Alper boş olan önüne birisi oturmasaydı hâlâ düşünmeye devam edecekti. Alper, masaya oturan kişiye bakmak için kafasını kaldırdı. Normalde her zaman onunla flört etmek isteyen kızlardan birinin oturduğunu düşündü o yüzden hiç umursamadan, keyfi bozuk bir şekilde o kişiye baktı.

Selim'e.

Selim, üstünde palo yaka, gri bir tişört vardı. Altımda ise koyu gri, hatta siyah bile denilebilecek ince bir eşortman vardı. Selim, bu masaya oturmadan önce neler diyeceğini düşünmüştü. Hatta neler dememesi gerektiğini de. Her şeyi hesaba katarak oturmuştu.

Selim, elinde olan A4 kağıtlarını hemen önüne koydu. "Şenlik değil," dedi, Alper'in önünde duran test kitabını. Alper, test kitabını kapatarak Selim'e baktı. "Bir lafıma alınmadın değil mi?"
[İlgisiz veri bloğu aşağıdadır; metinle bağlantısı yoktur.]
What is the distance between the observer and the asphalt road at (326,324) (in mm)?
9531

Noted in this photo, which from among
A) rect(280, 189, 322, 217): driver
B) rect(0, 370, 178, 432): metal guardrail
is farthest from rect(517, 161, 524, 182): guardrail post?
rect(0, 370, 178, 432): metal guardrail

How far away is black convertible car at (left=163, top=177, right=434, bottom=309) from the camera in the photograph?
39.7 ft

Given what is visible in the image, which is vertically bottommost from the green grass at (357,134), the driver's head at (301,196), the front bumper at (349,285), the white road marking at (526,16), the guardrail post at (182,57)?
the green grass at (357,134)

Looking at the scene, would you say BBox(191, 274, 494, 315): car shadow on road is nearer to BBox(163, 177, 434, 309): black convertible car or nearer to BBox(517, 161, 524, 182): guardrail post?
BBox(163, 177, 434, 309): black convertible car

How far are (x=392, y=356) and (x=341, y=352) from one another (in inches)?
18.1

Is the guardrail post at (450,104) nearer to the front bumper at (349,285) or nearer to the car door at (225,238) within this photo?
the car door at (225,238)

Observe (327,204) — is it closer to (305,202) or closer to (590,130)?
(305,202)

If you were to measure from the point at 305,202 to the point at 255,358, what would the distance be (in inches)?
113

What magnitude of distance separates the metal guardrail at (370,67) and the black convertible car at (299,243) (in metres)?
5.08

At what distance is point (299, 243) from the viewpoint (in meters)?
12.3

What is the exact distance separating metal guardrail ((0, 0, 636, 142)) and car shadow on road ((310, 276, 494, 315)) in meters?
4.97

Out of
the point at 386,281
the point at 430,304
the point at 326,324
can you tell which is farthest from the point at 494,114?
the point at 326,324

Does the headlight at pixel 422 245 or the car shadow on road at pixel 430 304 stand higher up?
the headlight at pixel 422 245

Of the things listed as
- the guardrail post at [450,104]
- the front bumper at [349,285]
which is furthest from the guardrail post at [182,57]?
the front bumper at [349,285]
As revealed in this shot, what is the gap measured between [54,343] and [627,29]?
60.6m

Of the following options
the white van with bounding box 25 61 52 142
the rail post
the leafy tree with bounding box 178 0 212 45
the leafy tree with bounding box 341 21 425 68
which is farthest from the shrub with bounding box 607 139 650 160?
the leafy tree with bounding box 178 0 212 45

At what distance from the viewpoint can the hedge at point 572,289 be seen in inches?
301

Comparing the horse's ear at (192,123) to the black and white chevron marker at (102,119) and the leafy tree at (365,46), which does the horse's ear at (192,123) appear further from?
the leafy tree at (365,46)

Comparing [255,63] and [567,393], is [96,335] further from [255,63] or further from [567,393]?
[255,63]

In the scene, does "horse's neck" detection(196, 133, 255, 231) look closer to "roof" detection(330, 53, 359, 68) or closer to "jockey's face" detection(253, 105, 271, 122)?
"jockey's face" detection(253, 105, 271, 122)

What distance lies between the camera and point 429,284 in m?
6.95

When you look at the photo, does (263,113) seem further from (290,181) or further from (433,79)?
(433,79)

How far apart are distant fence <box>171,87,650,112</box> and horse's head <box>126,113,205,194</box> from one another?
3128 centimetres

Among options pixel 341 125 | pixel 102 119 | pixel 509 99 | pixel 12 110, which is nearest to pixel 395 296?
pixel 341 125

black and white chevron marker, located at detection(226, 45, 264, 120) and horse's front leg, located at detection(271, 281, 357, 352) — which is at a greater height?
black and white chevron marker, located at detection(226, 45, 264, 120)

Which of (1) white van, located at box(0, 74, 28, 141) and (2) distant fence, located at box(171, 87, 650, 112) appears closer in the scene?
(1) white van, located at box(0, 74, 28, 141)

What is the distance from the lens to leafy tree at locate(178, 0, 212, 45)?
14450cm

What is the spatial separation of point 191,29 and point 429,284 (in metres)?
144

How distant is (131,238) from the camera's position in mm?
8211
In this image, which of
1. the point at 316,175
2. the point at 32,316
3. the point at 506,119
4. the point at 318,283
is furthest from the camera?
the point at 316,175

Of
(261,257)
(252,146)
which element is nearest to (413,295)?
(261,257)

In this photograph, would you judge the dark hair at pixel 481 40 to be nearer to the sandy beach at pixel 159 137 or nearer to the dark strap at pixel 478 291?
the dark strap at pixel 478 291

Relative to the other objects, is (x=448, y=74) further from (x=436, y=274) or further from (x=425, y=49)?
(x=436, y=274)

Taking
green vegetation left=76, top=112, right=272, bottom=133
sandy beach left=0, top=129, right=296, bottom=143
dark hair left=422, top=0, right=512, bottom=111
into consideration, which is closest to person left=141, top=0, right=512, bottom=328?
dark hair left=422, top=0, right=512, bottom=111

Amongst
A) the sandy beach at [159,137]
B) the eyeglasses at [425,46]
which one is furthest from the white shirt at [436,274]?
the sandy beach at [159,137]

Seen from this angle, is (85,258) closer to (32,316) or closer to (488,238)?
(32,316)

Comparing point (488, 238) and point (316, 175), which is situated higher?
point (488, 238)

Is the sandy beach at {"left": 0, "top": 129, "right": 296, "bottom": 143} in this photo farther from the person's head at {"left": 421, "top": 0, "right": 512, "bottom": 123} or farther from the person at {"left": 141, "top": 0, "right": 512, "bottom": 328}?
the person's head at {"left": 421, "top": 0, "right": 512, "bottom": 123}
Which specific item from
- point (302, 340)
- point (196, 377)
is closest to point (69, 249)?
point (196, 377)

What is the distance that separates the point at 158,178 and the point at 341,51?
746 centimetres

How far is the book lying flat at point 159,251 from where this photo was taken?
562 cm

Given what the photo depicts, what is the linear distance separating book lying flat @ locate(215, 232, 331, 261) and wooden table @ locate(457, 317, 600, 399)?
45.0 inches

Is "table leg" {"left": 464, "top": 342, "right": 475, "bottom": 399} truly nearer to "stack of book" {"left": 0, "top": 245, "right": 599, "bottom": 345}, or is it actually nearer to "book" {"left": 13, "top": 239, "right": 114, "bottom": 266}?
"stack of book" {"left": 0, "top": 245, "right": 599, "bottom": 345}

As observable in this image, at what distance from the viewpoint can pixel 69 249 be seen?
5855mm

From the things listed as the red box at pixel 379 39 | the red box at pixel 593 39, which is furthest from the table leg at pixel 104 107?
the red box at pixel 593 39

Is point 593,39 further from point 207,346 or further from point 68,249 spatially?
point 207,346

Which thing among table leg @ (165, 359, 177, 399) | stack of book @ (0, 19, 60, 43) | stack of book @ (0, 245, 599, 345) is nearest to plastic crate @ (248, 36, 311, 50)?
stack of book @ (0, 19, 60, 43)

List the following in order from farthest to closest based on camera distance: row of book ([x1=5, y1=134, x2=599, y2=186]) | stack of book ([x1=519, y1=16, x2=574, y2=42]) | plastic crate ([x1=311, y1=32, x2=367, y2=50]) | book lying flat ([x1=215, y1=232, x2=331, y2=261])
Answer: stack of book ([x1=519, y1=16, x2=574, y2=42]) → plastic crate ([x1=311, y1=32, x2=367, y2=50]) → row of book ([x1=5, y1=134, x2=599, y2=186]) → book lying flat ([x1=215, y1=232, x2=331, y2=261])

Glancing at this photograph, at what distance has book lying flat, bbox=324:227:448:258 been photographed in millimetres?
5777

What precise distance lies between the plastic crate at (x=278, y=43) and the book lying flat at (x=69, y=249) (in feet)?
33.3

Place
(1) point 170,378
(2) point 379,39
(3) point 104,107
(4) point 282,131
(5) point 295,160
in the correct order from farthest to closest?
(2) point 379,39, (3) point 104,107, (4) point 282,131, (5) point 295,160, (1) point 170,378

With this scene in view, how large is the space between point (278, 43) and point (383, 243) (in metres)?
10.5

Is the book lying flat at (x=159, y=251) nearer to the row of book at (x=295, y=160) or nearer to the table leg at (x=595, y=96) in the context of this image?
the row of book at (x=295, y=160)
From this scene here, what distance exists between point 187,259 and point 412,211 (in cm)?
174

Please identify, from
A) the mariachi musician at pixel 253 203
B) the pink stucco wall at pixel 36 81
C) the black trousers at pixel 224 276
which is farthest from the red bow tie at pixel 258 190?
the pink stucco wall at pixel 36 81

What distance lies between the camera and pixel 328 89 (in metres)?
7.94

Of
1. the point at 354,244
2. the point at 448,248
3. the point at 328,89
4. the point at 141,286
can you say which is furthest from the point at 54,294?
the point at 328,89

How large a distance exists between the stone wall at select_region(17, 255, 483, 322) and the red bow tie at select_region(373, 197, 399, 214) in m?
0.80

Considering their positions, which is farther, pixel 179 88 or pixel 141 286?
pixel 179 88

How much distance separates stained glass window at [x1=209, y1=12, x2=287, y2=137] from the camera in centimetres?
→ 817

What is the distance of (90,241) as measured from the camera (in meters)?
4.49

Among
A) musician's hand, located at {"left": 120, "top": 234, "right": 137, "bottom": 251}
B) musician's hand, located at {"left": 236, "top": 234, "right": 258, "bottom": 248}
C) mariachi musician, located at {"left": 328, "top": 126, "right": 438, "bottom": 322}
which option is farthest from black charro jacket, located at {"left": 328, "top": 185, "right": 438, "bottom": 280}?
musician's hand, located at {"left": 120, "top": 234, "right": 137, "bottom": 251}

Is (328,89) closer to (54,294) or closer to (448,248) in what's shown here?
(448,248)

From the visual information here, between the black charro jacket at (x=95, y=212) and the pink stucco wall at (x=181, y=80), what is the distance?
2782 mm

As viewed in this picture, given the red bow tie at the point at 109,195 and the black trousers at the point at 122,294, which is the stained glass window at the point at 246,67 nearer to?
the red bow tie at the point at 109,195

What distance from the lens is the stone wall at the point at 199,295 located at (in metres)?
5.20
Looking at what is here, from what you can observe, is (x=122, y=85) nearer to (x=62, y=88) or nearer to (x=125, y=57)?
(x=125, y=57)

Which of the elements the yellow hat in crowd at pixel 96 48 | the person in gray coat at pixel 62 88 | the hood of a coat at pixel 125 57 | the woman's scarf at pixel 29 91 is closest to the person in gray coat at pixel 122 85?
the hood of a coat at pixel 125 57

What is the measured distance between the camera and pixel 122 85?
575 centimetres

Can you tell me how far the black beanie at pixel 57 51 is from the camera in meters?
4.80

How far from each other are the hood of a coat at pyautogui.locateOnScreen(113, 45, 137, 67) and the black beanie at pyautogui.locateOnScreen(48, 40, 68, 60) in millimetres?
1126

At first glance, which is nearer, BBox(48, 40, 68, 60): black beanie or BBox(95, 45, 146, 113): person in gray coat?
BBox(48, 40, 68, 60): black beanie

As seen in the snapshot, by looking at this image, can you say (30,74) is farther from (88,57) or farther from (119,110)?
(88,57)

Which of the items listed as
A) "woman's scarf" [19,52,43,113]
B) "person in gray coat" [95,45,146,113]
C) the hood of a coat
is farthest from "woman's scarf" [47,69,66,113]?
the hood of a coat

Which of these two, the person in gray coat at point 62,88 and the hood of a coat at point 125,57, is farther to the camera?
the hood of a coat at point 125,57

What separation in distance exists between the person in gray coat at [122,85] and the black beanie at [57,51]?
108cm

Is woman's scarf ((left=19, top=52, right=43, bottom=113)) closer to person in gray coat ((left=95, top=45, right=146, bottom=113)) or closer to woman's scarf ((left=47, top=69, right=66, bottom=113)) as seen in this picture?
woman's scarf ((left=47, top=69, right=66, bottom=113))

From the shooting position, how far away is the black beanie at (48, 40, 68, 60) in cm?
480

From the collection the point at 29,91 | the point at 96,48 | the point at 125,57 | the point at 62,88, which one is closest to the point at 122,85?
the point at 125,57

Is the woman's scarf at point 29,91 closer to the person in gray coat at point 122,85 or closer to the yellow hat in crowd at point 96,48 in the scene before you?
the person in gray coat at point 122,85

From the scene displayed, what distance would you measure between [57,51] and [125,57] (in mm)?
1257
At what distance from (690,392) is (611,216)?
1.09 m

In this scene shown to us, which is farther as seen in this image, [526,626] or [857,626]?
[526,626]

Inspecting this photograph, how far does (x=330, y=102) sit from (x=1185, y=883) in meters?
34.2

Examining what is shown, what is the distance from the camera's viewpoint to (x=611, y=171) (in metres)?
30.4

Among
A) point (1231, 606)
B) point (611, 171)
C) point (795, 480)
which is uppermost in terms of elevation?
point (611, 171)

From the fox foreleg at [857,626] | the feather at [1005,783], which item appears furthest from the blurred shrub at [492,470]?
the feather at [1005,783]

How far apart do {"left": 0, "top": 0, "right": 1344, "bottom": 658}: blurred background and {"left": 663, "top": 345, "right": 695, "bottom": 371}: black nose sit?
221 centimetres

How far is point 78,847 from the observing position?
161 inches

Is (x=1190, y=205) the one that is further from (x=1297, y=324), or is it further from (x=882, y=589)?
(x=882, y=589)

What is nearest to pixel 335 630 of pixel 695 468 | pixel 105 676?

Alper arkasına yaslanarak, "Selim seni sence sikleyecek birisine mi benziyorum?" dedi. Normalde karşısındaki kim olursa olsun saygı çerçevesinde konuşurdu, tabii ki Selim Sancak hariç.

Selim, "Konu sence bu mu?" diye sordu kıpırdanarak.

"Konu ne? Yeni bir parti falan düzenliyorsunda benide mi çağırıyorsun, yoksa yeni bir kız senin için mi ağlıyor. Dur bu da değildir, benim yanıma gelmen için birçok sebep var değil mi? Hangi sebep, çünkü artık benim aklıma sebep falan gelemiyorda."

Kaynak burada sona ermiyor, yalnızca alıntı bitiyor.